I don't know of any direct method to do this, but one way you could get a good idea of when it happens is to set up a setInterval task that runs, say every 2 seconds, and stores the time it last ran. Then check to see if the last time it ran is very much older than 2 seconds.

我不知道有什么直接的方法可以做到这一点,但是你可以很好地了解它何时发生的一种方法是设置一个运行的setInterval任务,比如每2秒运行一次,并存储它上次运行的时间。然后检查它上次运行的时间是否超过2秒。

var lastTime = (new Date()).getTime();

setInterval(function() {
  var currentTime = (new Date()).getTime();
  if (currentTime > (lastTime + 2000*2)) {  // ignore small delays
    // Probably just woke up!
  }
  lastTime = currentTime;
}, 2000);

#2


18  

One of the problems you might encounter with methods above is that alert boxes or other modal type windows will pause JS execution possibly causing a false wake up indication.
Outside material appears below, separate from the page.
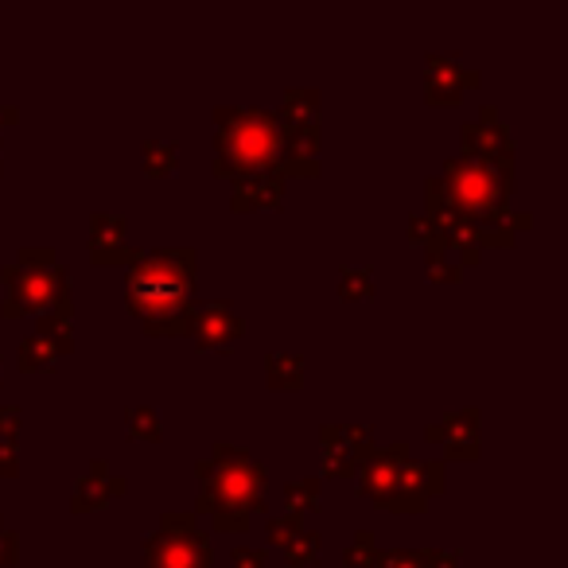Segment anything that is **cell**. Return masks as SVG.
<instances>
[{"label":"cell","mask_w":568,"mask_h":568,"mask_svg":"<svg viewBox=\"0 0 568 568\" xmlns=\"http://www.w3.org/2000/svg\"><path fill=\"white\" fill-rule=\"evenodd\" d=\"M198 253L191 246L137 250L125 273V304L152 339H188V316L195 308Z\"/></svg>","instance_id":"1"},{"label":"cell","mask_w":568,"mask_h":568,"mask_svg":"<svg viewBox=\"0 0 568 568\" xmlns=\"http://www.w3.org/2000/svg\"><path fill=\"white\" fill-rule=\"evenodd\" d=\"M195 518L207 514L211 525L223 534H246L253 514H265L269 472L238 444L215 440L207 456L195 464Z\"/></svg>","instance_id":"2"},{"label":"cell","mask_w":568,"mask_h":568,"mask_svg":"<svg viewBox=\"0 0 568 568\" xmlns=\"http://www.w3.org/2000/svg\"><path fill=\"white\" fill-rule=\"evenodd\" d=\"M444 487H448L444 459H424L421 464V459L409 456L405 440L378 448L359 467V491L389 514H424L429 499L444 495Z\"/></svg>","instance_id":"3"},{"label":"cell","mask_w":568,"mask_h":568,"mask_svg":"<svg viewBox=\"0 0 568 568\" xmlns=\"http://www.w3.org/2000/svg\"><path fill=\"white\" fill-rule=\"evenodd\" d=\"M440 183H444V195H448V203L459 211V218L479 234L482 250H487V246H510V241H514V230H510L514 180L499 175L495 168L479 164L475 156L459 152L444 164Z\"/></svg>","instance_id":"4"},{"label":"cell","mask_w":568,"mask_h":568,"mask_svg":"<svg viewBox=\"0 0 568 568\" xmlns=\"http://www.w3.org/2000/svg\"><path fill=\"white\" fill-rule=\"evenodd\" d=\"M215 164L211 172L238 180L281 164V117L265 105H215Z\"/></svg>","instance_id":"5"},{"label":"cell","mask_w":568,"mask_h":568,"mask_svg":"<svg viewBox=\"0 0 568 568\" xmlns=\"http://www.w3.org/2000/svg\"><path fill=\"white\" fill-rule=\"evenodd\" d=\"M140 568H215L211 534L191 510H164L160 530L140 549Z\"/></svg>","instance_id":"6"},{"label":"cell","mask_w":568,"mask_h":568,"mask_svg":"<svg viewBox=\"0 0 568 568\" xmlns=\"http://www.w3.org/2000/svg\"><path fill=\"white\" fill-rule=\"evenodd\" d=\"M67 265H52V269H27V265H4L0 269V281H4V300H0V316L4 319H24V316H44L55 300V288H59Z\"/></svg>","instance_id":"7"},{"label":"cell","mask_w":568,"mask_h":568,"mask_svg":"<svg viewBox=\"0 0 568 568\" xmlns=\"http://www.w3.org/2000/svg\"><path fill=\"white\" fill-rule=\"evenodd\" d=\"M459 145H464V156H475L479 164L495 168L499 175L514 180V140H510L507 121H502L499 105H479L475 121H464L459 129Z\"/></svg>","instance_id":"8"},{"label":"cell","mask_w":568,"mask_h":568,"mask_svg":"<svg viewBox=\"0 0 568 568\" xmlns=\"http://www.w3.org/2000/svg\"><path fill=\"white\" fill-rule=\"evenodd\" d=\"M378 452L371 424H319V456L328 479H351Z\"/></svg>","instance_id":"9"},{"label":"cell","mask_w":568,"mask_h":568,"mask_svg":"<svg viewBox=\"0 0 568 568\" xmlns=\"http://www.w3.org/2000/svg\"><path fill=\"white\" fill-rule=\"evenodd\" d=\"M246 336V319L226 300H203L188 316V339H195L198 351H223L230 354L234 343Z\"/></svg>","instance_id":"10"},{"label":"cell","mask_w":568,"mask_h":568,"mask_svg":"<svg viewBox=\"0 0 568 568\" xmlns=\"http://www.w3.org/2000/svg\"><path fill=\"white\" fill-rule=\"evenodd\" d=\"M482 75L472 67H464L459 55H424V98L432 105H459L472 90H479Z\"/></svg>","instance_id":"11"},{"label":"cell","mask_w":568,"mask_h":568,"mask_svg":"<svg viewBox=\"0 0 568 568\" xmlns=\"http://www.w3.org/2000/svg\"><path fill=\"white\" fill-rule=\"evenodd\" d=\"M75 351V323H67V319H55V316H39L35 319V331L20 343L16 351V362L20 371H44V366H52V362H59L63 354Z\"/></svg>","instance_id":"12"},{"label":"cell","mask_w":568,"mask_h":568,"mask_svg":"<svg viewBox=\"0 0 568 568\" xmlns=\"http://www.w3.org/2000/svg\"><path fill=\"white\" fill-rule=\"evenodd\" d=\"M479 424H482V413L479 409H459V413L444 417V421H432L424 424V440L444 448L448 459H479L482 444H479Z\"/></svg>","instance_id":"13"},{"label":"cell","mask_w":568,"mask_h":568,"mask_svg":"<svg viewBox=\"0 0 568 568\" xmlns=\"http://www.w3.org/2000/svg\"><path fill=\"white\" fill-rule=\"evenodd\" d=\"M323 148V129L319 125H281V172L296 175V180H316L323 172L319 160Z\"/></svg>","instance_id":"14"},{"label":"cell","mask_w":568,"mask_h":568,"mask_svg":"<svg viewBox=\"0 0 568 568\" xmlns=\"http://www.w3.org/2000/svg\"><path fill=\"white\" fill-rule=\"evenodd\" d=\"M129 223L113 211H94L90 215V261L94 265H129L137 258V246H129Z\"/></svg>","instance_id":"15"},{"label":"cell","mask_w":568,"mask_h":568,"mask_svg":"<svg viewBox=\"0 0 568 568\" xmlns=\"http://www.w3.org/2000/svg\"><path fill=\"white\" fill-rule=\"evenodd\" d=\"M230 183V211L234 215H250V211H276L284 203V183L288 175L281 168H269V172H250L238 175Z\"/></svg>","instance_id":"16"},{"label":"cell","mask_w":568,"mask_h":568,"mask_svg":"<svg viewBox=\"0 0 568 568\" xmlns=\"http://www.w3.org/2000/svg\"><path fill=\"white\" fill-rule=\"evenodd\" d=\"M125 491H129V482L113 475L105 459H90L87 475H78L75 491H70V514H94V510L110 507Z\"/></svg>","instance_id":"17"},{"label":"cell","mask_w":568,"mask_h":568,"mask_svg":"<svg viewBox=\"0 0 568 568\" xmlns=\"http://www.w3.org/2000/svg\"><path fill=\"white\" fill-rule=\"evenodd\" d=\"M276 117H281V125H319V117H323V94L311 87L284 90V102Z\"/></svg>","instance_id":"18"},{"label":"cell","mask_w":568,"mask_h":568,"mask_svg":"<svg viewBox=\"0 0 568 568\" xmlns=\"http://www.w3.org/2000/svg\"><path fill=\"white\" fill-rule=\"evenodd\" d=\"M265 382L276 394H296L304 389V354L288 351H269L265 354Z\"/></svg>","instance_id":"19"},{"label":"cell","mask_w":568,"mask_h":568,"mask_svg":"<svg viewBox=\"0 0 568 568\" xmlns=\"http://www.w3.org/2000/svg\"><path fill=\"white\" fill-rule=\"evenodd\" d=\"M20 405H0V479L20 475Z\"/></svg>","instance_id":"20"},{"label":"cell","mask_w":568,"mask_h":568,"mask_svg":"<svg viewBox=\"0 0 568 568\" xmlns=\"http://www.w3.org/2000/svg\"><path fill=\"white\" fill-rule=\"evenodd\" d=\"M323 507V482L316 475H304V479L284 482V510L288 514H311V510Z\"/></svg>","instance_id":"21"},{"label":"cell","mask_w":568,"mask_h":568,"mask_svg":"<svg viewBox=\"0 0 568 568\" xmlns=\"http://www.w3.org/2000/svg\"><path fill=\"white\" fill-rule=\"evenodd\" d=\"M140 156H145V175L152 180H164L180 168V145L175 140H160V137H148L140 145Z\"/></svg>","instance_id":"22"},{"label":"cell","mask_w":568,"mask_h":568,"mask_svg":"<svg viewBox=\"0 0 568 568\" xmlns=\"http://www.w3.org/2000/svg\"><path fill=\"white\" fill-rule=\"evenodd\" d=\"M421 250H424V273H429V281H436V284H456V281H464V265H459V261L452 258V253L444 250V246H440L436 238L424 241Z\"/></svg>","instance_id":"23"},{"label":"cell","mask_w":568,"mask_h":568,"mask_svg":"<svg viewBox=\"0 0 568 568\" xmlns=\"http://www.w3.org/2000/svg\"><path fill=\"white\" fill-rule=\"evenodd\" d=\"M284 549V560L293 568H308L319 560V553H323V537H319V530H308V525H300L288 542L281 545Z\"/></svg>","instance_id":"24"},{"label":"cell","mask_w":568,"mask_h":568,"mask_svg":"<svg viewBox=\"0 0 568 568\" xmlns=\"http://www.w3.org/2000/svg\"><path fill=\"white\" fill-rule=\"evenodd\" d=\"M125 432H129V440H145V444L164 440V424H160V413L152 405H129L125 409Z\"/></svg>","instance_id":"25"},{"label":"cell","mask_w":568,"mask_h":568,"mask_svg":"<svg viewBox=\"0 0 568 568\" xmlns=\"http://www.w3.org/2000/svg\"><path fill=\"white\" fill-rule=\"evenodd\" d=\"M374 265H339V296L343 300H362L374 296Z\"/></svg>","instance_id":"26"},{"label":"cell","mask_w":568,"mask_h":568,"mask_svg":"<svg viewBox=\"0 0 568 568\" xmlns=\"http://www.w3.org/2000/svg\"><path fill=\"white\" fill-rule=\"evenodd\" d=\"M374 557H378V537H374L371 530H359V534L351 537V545H347L343 565L347 568H374Z\"/></svg>","instance_id":"27"},{"label":"cell","mask_w":568,"mask_h":568,"mask_svg":"<svg viewBox=\"0 0 568 568\" xmlns=\"http://www.w3.org/2000/svg\"><path fill=\"white\" fill-rule=\"evenodd\" d=\"M374 568H429L424 549H378Z\"/></svg>","instance_id":"28"},{"label":"cell","mask_w":568,"mask_h":568,"mask_svg":"<svg viewBox=\"0 0 568 568\" xmlns=\"http://www.w3.org/2000/svg\"><path fill=\"white\" fill-rule=\"evenodd\" d=\"M300 525H304V518H296V514H288V510H284V514L269 518L265 534H269V542H273V545H284L288 537L296 534V530H300Z\"/></svg>","instance_id":"29"},{"label":"cell","mask_w":568,"mask_h":568,"mask_svg":"<svg viewBox=\"0 0 568 568\" xmlns=\"http://www.w3.org/2000/svg\"><path fill=\"white\" fill-rule=\"evenodd\" d=\"M20 565V537L16 530H9L4 514H0V568H12Z\"/></svg>","instance_id":"30"},{"label":"cell","mask_w":568,"mask_h":568,"mask_svg":"<svg viewBox=\"0 0 568 568\" xmlns=\"http://www.w3.org/2000/svg\"><path fill=\"white\" fill-rule=\"evenodd\" d=\"M16 265H27V269H52V265H59V261H55V250H52V246H24V250L16 253Z\"/></svg>","instance_id":"31"},{"label":"cell","mask_w":568,"mask_h":568,"mask_svg":"<svg viewBox=\"0 0 568 568\" xmlns=\"http://www.w3.org/2000/svg\"><path fill=\"white\" fill-rule=\"evenodd\" d=\"M230 560H234L230 568H269L265 549H253V545H238V549L230 553Z\"/></svg>","instance_id":"32"},{"label":"cell","mask_w":568,"mask_h":568,"mask_svg":"<svg viewBox=\"0 0 568 568\" xmlns=\"http://www.w3.org/2000/svg\"><path fill=\"white\" fill-rule=\"evenodd\" d=\"M459 557H464L459 549H424L429 568H459Z\"/></svg>","instance_id":"33"},{"label":"cell","mask_w":568,"mask_h":568,"mask_svg":"<svg viewBox=\"0 0 568 568\" xmlns=\"http://www.w3.org/2000/svg\"><path fill=\"white\" fill-rule=\"evenodd\" d=\"M530 226H534V215H530V211H514V215H510V230H530Z\"/></svg>","instance_id":"34"},{"label":"cell","mask_w":568,"mask_h":568,"mask_svg":"<svg viewBox=\"0 0 568 568\" xmlns=\"http://www.w3.org/2000/svg\"><path fill=\"white\" fill-rule=\"evenodd\" d=\"M12 121H20L16 105H0V129H4V125H12Z\"/></svg>","instance_id":"35"},{"label":"cell","mask_w":568,"mask_h":568,"mask_svg":"<svg viewBox=\"0 0 568 568\" xmlns=\"http://www.w3.org/2000/svg\"><path fill=\"white\" fill-rule=\"evenodd\" d=\"M0 172H4V164H0Z\"/></svg>","instance_id":"36"}]
</instances>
One way to solve this problem is to use web workers (supported on newer browsers)....

上面的方法可能遇到的问题之一是警报框或其他模态类型窗口将暂停JS执行可能导致错误的唤醒指示。解决此问题的一种方法是使用Web worker(在较新的浏览器上支持)....
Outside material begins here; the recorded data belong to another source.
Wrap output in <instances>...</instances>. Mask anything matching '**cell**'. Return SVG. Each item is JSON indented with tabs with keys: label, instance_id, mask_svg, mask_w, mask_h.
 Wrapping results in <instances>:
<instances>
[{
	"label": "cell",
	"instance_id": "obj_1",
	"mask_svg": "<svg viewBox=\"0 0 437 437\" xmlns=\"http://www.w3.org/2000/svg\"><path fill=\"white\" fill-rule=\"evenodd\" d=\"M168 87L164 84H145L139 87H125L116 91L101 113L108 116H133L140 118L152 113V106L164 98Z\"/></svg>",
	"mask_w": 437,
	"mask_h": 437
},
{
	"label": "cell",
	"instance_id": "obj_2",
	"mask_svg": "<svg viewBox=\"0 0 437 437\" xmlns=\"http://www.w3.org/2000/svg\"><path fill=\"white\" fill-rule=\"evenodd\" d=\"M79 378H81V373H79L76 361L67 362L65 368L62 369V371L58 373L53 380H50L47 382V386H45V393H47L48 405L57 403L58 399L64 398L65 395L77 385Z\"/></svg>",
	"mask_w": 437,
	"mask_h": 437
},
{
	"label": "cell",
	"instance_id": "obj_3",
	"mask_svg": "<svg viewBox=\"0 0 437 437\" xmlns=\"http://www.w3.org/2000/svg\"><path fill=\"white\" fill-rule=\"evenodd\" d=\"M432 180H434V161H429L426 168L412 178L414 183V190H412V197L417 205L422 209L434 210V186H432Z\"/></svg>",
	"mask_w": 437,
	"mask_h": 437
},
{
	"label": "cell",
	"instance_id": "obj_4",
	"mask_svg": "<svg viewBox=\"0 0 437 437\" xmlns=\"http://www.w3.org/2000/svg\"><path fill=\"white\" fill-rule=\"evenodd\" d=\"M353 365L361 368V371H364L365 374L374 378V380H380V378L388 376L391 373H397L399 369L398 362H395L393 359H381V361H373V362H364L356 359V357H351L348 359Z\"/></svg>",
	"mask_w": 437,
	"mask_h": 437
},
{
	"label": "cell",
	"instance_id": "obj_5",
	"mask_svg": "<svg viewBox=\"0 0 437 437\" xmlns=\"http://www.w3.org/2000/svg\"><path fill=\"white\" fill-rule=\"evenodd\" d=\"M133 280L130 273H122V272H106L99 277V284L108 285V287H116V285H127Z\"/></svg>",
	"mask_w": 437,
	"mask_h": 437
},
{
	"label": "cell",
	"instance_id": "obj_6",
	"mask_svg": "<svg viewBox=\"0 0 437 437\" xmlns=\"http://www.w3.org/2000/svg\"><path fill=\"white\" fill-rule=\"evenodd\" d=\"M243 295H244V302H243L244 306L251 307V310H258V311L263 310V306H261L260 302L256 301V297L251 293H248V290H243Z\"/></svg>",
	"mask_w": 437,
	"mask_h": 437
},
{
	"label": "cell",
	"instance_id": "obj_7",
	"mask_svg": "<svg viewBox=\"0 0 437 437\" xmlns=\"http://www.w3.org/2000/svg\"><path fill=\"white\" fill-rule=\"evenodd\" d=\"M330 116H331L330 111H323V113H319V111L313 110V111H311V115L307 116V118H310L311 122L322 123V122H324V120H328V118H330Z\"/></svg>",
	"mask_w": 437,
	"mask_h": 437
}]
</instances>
var myWorker = new Worker("DetectWakeup.js");
myWorker.onmessage = function (ev) {
  if (ev && ev.data === 'wakeup') {
     // wakeup here
  }
}

// DetectWakeup.js (put in a separate file)
var lastTime = (new Date()).getTime();
var checkInterval = 10000;

setInterval(function () {
    var currentTime = (new Date()).getTime();

    if (currentTime > (lastTime + checkInterval * 2)) {  // ignore small delays
        postMessage("wakeup");
    }

    lastTime = currentTime;
}, checkInterval);

#3


3  

This is a little outdated, but based on the answer by Andrew Mu I've created a simple JQuery plugin to do that: https://bitbucket.org/paul.okopny/jquery.wakeup-plugin/wiki/Home

这有点过时了,但根据Andrew Mu的回答,我创建了一个简单的JQuery插件来做到这一点:https://bitbucket.org/paul.okopny/jquery.wakeup-plugin/wiki/Home

Usage is simple:

用法很简单:

$.wakeUp(function(sleep_time) {
    alert("I have slept for " + sleep_time/1000 + " seconds")
});

Hope this will help someone in the future.

希望这将有助于未来的人。

#4


0  

Apart from very good answers and explanations by others, you can also depend on online, offline events. Keeping aside whether online is really online or not, usually, this event ALSO gets triggered when user's machine is back from sleep apart from having real internet disconnection.

除了其他人的非常好的答案和解释,您还可以依赖在线,离线活动。不管在线是否真的在线,通常情况下,当用户的机器从睡眠状态恢复而不是真正的互联网断开时,此事件也会被触发。

So, the ideal solution would be having timer check combined with the online and offline events.

因此,理想的解决方案是将计时器检查与在线和离线事件相结合。